# free hand wetstone vs. rotating wetstone



## Knivskarp (Mar 15, 2019)

So i'm wondering what this forums view on rotating wetstone, like the tormek, versus a proper free hand sharpening?
I'm thinking pros and cons on japanese and western style knifes.
I've tried searching the forum for this topic without any luck.
Hope to get some proper in depth answers, let me know if you're missing info  

Cheers


----------



## bennypapa (Mar 16, 2019)

Have you seen the other style of powered rotary grinders? Think pottery wheel. The wheels axis/shaft is vertical and you grind on the flat face of the wheel which is horizontal. I haven't seen one for sale in the US but for the cost of a Tormek I'd rather have a water cooled 2x72 belt sander/grinder.


----------



## Knivskarp (Mar 16, 2019)

Actually i'm not considering a Tormek. I'm trying to find arguments why people should pay like 3 times more to get their knife professionally sharpened on a normal water stone, compared to the price the professional sharpeners charge for sharpening on the rotating water stones.


----------



## bennypapa (Mar 16, 2019)

Knivskarp said:


> Actually i'm not considering a Tormek. I'm trying to find arguments why people should pay like 3 times more to get their knife professionally sharpened on a normal water stone, compared to the price the professional sharpeners charge for sharpening on the rotating water stones.



What kinda prices are you seeing for stone sharpening? I've never priced sharpening.

First argument I can see against a tormek type sharpening is geometry. I'm not sure you can get the same kind of geometry on your knife from a 10" wheel that you can from a flat stone.


----------



## Knivskarp (Mar 16, 2019)

In Denmark you can get machined sharpened at approx 4 euro. I've seen 2 places who are doing sharpening by hand and they charge like 35-40 euro.


----------



## bennypapa (Mar 16, 2019)

Wow. 10x the price. That's a big difference but...
I think it is still a bad comparison. Like apples to oranges.


----------



## HRC_64 (Mar 16, 2019)

just ask your actual question in a new thread, because nobody here uses tormek


----------



## HRC_64 (Mar 16, 2019)

Knivskarp said:


> In Denmark...places who are doing sharpening by hand and they charge like 35-40 euro.



This is why you just buy a waterstone for $40 and do it yourself...


----------



## Knivskarp (Mar 16, 2019)

So i get the geometry is different. And i do own a few stones myself, hence the question.
If i have to convince people to pay 11 euro to get their knife sharpened on a flat stone, instead of paying 3,5 euro to get their knife sharpened on rotating water stone, by a person who is not me . Which arguments would you suggest i use?


----------



## HRC_64 (Mar 16, 2019)

$4 vs $12 is the same thing as taking the bus vs a taxi...

its just basic economics with all the same explanations
time vs money and luxry vs sweat etc.

the rest of the explanation I don't think matters...
ie if you are dismissing issues of geometry etc


----------



## Knivskarp (Mar 16, 2019)

Can you explain the difference in the geometry? im guessing the rotating stone will kinda make a hollow bevel.. or am i wrong?
I'm looking for arguments that can persuade potential customers to choose a the $12 over the $4


----------



## Ivan Hersh (Mar 16, 2019)

* **SHORT TASK 1**
According to the sharpening thread, about how much does machine sharpening cost in Denmark?
The sharpening thread and the records have no connection to each other.

* **MATERIAL**
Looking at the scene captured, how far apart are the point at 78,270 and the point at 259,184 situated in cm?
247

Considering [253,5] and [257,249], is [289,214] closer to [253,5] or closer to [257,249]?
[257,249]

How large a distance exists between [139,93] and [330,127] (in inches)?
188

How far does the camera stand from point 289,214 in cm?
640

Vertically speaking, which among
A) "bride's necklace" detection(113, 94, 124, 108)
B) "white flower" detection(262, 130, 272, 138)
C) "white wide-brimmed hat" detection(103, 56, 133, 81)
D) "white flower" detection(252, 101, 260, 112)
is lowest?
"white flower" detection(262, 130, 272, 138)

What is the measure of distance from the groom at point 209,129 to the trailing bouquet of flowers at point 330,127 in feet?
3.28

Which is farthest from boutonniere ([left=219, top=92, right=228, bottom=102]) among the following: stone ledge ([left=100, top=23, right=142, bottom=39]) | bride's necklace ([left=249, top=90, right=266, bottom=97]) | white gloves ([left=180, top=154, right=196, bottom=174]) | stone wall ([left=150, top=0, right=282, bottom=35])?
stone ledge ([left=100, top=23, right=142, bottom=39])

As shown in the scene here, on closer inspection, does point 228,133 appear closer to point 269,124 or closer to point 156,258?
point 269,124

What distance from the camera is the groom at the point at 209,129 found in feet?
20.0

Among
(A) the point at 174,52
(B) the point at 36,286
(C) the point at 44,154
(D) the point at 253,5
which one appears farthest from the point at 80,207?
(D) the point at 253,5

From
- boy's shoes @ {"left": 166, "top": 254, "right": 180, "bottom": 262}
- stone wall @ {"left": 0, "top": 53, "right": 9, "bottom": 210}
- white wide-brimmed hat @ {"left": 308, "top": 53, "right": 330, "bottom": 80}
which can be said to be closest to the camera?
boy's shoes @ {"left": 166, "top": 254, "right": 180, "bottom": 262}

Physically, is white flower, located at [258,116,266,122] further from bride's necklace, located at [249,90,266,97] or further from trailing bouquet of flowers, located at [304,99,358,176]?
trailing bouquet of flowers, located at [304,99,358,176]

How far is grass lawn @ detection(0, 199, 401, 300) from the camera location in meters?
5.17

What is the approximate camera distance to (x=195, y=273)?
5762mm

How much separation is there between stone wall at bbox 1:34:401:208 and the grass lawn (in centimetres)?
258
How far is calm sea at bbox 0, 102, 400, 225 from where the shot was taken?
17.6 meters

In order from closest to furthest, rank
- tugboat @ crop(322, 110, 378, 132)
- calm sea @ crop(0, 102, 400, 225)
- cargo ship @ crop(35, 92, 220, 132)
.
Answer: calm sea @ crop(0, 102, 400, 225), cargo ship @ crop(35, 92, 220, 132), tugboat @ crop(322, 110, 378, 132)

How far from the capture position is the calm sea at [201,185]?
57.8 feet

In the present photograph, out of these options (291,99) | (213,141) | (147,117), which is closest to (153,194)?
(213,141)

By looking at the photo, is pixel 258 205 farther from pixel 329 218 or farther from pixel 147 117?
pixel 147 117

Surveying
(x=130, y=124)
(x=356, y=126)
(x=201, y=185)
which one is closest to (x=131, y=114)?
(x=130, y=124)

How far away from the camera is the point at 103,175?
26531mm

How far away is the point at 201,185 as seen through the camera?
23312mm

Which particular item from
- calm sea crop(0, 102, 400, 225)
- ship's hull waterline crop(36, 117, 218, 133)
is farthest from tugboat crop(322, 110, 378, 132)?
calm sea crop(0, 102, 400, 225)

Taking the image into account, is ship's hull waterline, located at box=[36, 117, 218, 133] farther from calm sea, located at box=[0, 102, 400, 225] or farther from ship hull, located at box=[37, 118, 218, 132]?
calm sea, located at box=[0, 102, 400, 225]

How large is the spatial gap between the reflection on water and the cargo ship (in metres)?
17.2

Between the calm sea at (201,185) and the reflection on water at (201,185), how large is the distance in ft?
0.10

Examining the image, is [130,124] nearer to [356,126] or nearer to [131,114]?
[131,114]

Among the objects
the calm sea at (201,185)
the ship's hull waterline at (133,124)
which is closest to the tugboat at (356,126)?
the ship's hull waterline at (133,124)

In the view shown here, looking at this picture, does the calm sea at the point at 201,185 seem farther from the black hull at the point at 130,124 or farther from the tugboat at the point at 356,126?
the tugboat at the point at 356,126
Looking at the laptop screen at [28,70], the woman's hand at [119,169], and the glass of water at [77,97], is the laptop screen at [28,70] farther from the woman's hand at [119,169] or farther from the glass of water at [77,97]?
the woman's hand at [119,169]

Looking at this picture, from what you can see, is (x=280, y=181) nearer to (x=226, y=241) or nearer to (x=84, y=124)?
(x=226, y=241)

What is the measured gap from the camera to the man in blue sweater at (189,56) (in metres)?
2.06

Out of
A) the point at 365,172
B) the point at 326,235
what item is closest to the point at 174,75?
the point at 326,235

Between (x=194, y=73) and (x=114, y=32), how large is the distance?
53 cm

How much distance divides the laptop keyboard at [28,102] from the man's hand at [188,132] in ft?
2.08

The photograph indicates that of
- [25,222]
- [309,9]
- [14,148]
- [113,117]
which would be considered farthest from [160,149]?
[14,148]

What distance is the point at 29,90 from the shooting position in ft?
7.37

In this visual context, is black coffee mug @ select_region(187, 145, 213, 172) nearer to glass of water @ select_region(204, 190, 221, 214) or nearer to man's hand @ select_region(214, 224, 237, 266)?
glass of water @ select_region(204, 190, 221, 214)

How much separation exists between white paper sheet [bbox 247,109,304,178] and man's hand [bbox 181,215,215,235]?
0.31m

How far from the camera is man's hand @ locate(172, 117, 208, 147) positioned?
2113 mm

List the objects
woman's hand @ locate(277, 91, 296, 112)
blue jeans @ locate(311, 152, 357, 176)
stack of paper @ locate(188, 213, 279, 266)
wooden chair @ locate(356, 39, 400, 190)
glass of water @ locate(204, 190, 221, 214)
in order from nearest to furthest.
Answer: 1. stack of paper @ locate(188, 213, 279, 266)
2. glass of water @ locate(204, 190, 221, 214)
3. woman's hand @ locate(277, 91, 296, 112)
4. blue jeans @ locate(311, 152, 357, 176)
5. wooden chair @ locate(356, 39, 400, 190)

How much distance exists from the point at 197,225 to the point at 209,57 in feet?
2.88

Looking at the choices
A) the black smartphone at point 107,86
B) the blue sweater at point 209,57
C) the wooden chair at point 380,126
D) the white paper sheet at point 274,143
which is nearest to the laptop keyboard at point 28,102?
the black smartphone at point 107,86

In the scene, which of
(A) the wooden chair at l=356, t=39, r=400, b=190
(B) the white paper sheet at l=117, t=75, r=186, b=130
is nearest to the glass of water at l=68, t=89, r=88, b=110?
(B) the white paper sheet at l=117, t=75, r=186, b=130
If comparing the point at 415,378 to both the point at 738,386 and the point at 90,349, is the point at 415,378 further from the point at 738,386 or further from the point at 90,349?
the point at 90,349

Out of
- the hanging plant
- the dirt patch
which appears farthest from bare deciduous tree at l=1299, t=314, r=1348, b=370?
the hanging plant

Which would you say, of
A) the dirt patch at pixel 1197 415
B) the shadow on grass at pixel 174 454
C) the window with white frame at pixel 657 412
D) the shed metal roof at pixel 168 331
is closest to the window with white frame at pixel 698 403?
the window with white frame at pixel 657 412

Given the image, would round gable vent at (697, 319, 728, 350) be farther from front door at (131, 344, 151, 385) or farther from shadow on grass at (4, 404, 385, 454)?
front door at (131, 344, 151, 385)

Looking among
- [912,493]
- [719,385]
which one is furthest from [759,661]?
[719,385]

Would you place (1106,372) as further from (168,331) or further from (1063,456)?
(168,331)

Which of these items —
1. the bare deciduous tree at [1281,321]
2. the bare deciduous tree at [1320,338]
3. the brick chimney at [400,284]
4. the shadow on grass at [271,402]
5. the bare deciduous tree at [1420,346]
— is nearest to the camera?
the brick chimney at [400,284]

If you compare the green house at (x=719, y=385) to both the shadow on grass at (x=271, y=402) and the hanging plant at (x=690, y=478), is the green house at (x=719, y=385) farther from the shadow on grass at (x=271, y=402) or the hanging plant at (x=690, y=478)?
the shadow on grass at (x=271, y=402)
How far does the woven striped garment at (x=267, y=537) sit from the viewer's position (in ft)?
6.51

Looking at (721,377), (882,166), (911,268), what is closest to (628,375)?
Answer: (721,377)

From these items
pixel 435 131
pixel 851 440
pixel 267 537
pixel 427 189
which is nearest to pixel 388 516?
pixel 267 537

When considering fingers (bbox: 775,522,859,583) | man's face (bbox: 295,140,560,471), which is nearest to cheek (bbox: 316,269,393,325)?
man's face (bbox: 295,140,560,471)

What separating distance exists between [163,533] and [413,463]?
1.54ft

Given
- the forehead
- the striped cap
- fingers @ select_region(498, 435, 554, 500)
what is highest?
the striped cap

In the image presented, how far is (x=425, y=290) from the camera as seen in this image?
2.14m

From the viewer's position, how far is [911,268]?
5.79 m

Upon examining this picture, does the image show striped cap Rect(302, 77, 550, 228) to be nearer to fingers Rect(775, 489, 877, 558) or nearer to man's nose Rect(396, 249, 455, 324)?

* **SHORT TASK 2**
Count the lines of the records that contain the string "front", treating uppercase and lowercase as different, and give only the number.

* **CORRECT ANSWER 1**
Approximately 4 euro.

* **CORRECT ANSWER 2**
2